Industrial metal is interesting. It contains all the brutality and heaviness of more traditional metal but wraps it in something mechanical and otherworldly – perhaps creating an even more disturbing package. We can easily relate to the primal urges and forces often on display in heavy metal music, but when it becomes cold, calculated, and disciplined metal, sometimes the art form can take on an even more sinister tone. It’s no surprise, then, that industrial metal veterans Red Harvest have it down to a science.

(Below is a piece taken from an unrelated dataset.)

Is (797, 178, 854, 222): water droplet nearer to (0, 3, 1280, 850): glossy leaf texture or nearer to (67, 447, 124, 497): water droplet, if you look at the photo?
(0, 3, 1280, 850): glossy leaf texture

Internal Punishment Programs can be summed up in one word: bleak. The feeling that humanity is slowly being replaced – body part by body part – by machines is palpable and the album unfolds like Shinya Tsukamoto’s Tetsuo: The Iron Man. A manic and violent coupling of the digital and the analog. Songs like the frenzied “Anatomy of the Unknown” are followed by the precise “Fall of Fate,” creating jarring transitions and unexpected twists.
But the changes in Internal… come off a bit too clinical. There is rage and anger without passion. The crests and valleys tend to blend together turning the album to static. As a whole, it becomes a monotonous grey, and perhaps that’s what Red Harvest are attempting to accomplish (if so, they have succeeded). Internal… becomes an album whose strength lies in its individual songs. “Teknocrate” would be awesome if thrown into a mix, displaying them at their machine-powered height. But 11 songs in a row turn them all into white noise.